Francuski sąd uznał bowiem, że eBay ponosi odpowiedzialność za handel podróbkami
LMVH, który w portfolio ma m.in. luksusowe skórzane torebki Louis Vuitton, zaczął ciągać eBaya po sądach kilkanaście miesięcy temu. Francuskiej spółce nie w smak było to, że na aukcjach internetowego giganta handel podróbkami kwitnie w najlepsze (wyliczono, że na dziesięć produktów sprzedawanych na aukcjach pod markami LMVH aż dziewięć to podróbki), a eBay nieskutecznie walczy ze sprzedawcami fałszywek.

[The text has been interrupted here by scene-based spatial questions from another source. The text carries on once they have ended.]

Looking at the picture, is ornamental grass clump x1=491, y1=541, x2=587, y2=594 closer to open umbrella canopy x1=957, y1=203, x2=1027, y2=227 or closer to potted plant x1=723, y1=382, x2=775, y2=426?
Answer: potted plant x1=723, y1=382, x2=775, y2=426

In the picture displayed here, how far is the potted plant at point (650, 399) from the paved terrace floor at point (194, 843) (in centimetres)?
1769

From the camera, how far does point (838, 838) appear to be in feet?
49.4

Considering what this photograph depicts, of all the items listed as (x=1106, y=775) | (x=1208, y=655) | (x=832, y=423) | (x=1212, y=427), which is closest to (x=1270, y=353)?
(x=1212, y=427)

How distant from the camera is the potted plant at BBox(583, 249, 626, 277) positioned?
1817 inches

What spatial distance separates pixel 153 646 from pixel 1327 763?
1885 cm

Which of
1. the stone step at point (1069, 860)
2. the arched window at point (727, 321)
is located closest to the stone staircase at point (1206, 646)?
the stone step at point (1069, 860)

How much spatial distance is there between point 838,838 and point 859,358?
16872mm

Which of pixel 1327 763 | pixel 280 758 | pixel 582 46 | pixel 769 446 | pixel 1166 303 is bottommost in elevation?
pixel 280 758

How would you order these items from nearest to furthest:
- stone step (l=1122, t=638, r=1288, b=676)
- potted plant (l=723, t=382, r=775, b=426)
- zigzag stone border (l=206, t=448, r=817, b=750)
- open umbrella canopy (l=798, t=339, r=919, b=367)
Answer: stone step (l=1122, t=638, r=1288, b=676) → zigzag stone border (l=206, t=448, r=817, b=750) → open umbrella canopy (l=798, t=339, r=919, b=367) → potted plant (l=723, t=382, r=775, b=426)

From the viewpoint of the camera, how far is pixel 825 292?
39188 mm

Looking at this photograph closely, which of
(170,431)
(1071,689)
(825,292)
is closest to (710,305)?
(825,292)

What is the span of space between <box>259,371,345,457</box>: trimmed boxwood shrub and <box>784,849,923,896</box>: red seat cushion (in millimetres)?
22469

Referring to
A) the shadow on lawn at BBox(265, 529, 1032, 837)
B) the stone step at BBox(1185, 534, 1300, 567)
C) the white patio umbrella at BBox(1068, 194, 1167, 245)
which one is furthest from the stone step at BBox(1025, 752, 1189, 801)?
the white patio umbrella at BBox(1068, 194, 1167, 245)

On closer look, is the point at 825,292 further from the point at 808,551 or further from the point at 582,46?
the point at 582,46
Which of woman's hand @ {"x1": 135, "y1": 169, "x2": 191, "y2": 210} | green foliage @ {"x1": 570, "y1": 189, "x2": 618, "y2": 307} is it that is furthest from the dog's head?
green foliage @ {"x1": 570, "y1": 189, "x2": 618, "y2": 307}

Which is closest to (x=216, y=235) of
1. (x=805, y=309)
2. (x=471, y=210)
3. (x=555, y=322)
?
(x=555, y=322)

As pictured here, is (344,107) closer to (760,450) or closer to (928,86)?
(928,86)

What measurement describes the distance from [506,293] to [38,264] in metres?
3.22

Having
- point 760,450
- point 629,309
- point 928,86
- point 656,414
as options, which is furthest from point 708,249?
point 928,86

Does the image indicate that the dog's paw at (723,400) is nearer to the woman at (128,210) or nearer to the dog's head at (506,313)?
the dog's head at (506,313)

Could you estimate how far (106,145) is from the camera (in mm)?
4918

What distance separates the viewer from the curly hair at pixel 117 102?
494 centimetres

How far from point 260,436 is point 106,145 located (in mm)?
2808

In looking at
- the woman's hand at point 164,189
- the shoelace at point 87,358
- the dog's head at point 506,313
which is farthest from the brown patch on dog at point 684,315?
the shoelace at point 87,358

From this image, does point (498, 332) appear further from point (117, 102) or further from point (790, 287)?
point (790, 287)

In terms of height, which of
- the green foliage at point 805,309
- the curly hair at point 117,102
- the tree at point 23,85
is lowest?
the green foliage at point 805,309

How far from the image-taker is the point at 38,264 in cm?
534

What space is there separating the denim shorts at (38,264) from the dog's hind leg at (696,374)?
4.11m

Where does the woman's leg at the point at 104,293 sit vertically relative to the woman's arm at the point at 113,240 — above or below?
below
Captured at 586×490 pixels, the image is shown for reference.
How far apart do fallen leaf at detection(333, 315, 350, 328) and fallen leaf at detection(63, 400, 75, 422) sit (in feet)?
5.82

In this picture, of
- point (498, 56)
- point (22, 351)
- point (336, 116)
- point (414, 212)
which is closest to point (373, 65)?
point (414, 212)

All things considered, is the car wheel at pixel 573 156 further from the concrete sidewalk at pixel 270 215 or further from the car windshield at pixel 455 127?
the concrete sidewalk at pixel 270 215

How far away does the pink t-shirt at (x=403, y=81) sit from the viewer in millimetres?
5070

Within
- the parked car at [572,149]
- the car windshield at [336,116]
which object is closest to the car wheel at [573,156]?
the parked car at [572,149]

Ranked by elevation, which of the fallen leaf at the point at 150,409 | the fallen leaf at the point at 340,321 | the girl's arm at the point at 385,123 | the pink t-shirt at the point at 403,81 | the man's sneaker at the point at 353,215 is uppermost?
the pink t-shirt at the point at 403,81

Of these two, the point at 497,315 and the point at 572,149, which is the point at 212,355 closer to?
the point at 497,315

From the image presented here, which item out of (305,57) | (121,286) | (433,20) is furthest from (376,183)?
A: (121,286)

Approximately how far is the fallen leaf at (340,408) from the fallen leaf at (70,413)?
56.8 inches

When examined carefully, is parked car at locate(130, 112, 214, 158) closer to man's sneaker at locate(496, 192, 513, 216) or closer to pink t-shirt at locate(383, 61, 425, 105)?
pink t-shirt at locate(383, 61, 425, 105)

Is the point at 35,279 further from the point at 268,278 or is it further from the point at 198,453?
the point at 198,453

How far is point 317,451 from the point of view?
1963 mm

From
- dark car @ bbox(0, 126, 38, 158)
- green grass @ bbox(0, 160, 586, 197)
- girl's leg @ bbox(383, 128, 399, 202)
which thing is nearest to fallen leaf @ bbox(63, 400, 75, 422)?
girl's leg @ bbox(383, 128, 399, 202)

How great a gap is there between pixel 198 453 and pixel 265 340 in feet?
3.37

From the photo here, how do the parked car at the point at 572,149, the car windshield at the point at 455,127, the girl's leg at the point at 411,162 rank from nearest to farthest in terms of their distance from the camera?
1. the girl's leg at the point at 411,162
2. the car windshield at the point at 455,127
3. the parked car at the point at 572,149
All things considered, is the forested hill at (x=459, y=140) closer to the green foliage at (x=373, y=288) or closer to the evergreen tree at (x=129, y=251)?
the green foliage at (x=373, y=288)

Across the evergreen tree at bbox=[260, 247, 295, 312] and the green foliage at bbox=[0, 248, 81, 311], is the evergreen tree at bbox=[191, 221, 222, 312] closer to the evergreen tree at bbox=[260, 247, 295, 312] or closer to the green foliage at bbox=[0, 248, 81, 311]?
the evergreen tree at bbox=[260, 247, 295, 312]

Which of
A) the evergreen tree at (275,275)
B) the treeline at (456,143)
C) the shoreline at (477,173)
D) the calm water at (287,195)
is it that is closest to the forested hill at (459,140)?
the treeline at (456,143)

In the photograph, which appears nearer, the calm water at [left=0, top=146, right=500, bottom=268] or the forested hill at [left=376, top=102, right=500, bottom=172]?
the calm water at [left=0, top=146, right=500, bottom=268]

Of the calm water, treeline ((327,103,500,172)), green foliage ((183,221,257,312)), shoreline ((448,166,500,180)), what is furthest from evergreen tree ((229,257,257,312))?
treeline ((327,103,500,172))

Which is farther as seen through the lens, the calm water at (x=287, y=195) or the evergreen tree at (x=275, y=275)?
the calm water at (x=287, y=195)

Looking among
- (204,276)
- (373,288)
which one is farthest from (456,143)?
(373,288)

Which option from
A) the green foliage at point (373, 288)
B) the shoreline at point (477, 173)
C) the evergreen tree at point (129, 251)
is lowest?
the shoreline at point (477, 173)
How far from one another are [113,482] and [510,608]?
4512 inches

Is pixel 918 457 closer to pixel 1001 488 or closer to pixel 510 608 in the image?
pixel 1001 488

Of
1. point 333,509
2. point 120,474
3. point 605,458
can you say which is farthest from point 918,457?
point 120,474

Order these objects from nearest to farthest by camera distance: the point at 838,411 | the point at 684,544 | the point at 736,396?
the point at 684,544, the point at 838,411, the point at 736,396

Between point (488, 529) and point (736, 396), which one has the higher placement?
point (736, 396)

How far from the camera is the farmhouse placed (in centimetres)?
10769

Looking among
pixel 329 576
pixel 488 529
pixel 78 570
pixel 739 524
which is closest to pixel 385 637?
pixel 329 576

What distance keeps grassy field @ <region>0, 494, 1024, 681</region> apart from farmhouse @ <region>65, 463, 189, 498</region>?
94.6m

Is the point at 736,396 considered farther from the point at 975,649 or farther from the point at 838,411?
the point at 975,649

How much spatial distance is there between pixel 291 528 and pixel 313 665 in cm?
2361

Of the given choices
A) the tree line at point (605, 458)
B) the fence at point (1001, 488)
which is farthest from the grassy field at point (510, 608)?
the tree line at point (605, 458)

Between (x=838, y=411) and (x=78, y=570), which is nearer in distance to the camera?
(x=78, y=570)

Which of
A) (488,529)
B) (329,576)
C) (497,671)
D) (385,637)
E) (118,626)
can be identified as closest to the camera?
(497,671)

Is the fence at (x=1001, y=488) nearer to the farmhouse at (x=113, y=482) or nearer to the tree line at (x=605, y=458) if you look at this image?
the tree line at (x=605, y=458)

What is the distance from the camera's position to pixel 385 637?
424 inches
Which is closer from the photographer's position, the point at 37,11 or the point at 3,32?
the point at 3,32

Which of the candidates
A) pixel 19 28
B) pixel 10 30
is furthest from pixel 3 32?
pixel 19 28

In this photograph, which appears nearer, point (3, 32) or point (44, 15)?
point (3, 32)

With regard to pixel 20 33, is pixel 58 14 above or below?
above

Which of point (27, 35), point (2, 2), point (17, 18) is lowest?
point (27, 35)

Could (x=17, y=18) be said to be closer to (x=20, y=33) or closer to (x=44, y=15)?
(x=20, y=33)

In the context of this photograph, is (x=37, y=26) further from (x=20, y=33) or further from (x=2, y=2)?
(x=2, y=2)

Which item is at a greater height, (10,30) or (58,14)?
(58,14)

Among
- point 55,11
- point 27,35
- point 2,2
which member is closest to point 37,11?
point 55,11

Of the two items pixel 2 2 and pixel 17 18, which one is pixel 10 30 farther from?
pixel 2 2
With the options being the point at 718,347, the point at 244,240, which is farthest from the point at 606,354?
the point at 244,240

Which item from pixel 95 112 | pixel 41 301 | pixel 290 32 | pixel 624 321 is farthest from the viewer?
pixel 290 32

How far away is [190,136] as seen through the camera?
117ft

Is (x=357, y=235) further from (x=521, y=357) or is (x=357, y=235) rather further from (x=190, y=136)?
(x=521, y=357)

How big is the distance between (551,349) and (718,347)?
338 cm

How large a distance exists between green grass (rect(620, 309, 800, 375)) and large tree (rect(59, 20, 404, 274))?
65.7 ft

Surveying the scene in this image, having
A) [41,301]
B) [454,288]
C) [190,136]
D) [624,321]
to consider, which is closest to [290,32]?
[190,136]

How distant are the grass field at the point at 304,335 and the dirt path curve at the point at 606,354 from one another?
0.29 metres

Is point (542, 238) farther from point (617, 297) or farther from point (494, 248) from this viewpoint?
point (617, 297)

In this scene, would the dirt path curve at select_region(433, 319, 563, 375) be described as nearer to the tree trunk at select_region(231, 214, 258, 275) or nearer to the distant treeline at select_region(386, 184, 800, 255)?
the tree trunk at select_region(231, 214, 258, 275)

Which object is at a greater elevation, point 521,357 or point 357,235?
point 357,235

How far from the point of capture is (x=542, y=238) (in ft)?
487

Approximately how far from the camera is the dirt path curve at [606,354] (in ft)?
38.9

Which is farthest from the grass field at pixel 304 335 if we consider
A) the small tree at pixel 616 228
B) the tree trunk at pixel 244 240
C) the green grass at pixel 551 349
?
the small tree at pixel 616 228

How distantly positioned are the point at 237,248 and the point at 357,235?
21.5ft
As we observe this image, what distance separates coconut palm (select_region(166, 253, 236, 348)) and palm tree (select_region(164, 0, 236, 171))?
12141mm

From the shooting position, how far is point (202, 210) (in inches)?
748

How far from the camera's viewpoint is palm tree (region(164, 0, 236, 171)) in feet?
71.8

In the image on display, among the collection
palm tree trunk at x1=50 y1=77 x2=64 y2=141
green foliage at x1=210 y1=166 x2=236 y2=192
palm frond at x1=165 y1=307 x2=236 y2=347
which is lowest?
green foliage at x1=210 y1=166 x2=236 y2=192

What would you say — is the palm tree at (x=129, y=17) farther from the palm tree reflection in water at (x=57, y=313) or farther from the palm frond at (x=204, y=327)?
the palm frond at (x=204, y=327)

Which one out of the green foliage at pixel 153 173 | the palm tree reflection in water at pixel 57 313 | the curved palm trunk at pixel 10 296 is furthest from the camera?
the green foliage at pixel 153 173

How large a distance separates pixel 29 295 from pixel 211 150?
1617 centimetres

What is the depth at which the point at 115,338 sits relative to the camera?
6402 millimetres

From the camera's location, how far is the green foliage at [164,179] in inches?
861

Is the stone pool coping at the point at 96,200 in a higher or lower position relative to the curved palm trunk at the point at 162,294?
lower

eBay bronił się przed zarzutami tym, że jego pracownicy nie są w stanie monitorować milionów towarów, ale usuwają takie aukcje, jeśli powiadomi o tym właściciel znaku handlowego.
Ale sąd stanął po stronie LMVH i zasądził 38,6 mln euro odszkodowania. EBay już zapowiedział, że odwoła się od wyroku. Amerykański gigant nie ma łatwego życia nad Sekwaną – na początku czerwca sąd nakazał eBayowi zapłatę 20 tys. euro odszkodowania za wystawienie na aukcji dwóch podrobionych torebek firmy Hermes.
A na rozstrzygnięcie wciąż czekają m.in. pozwy L’oreala w kilku krajach europejskich i prestiżowy proces w Stanach z Tiffany & Co, producentem luksusowej biżuterii.
Odszkodowania liczone w milionach euro to niejedyny problem eBaya – np. Tiffany żąda, by sąd zmusił eBaya do wprowadzenia nowych, bardziej skutecznych metod walki z podróbkami. Eksperci są przekonani, że przegrana z Tiffany może zmusić eBaya, jak i pozostałe platformy aukcyjne do radykalnej zmiany modelu biznesowego.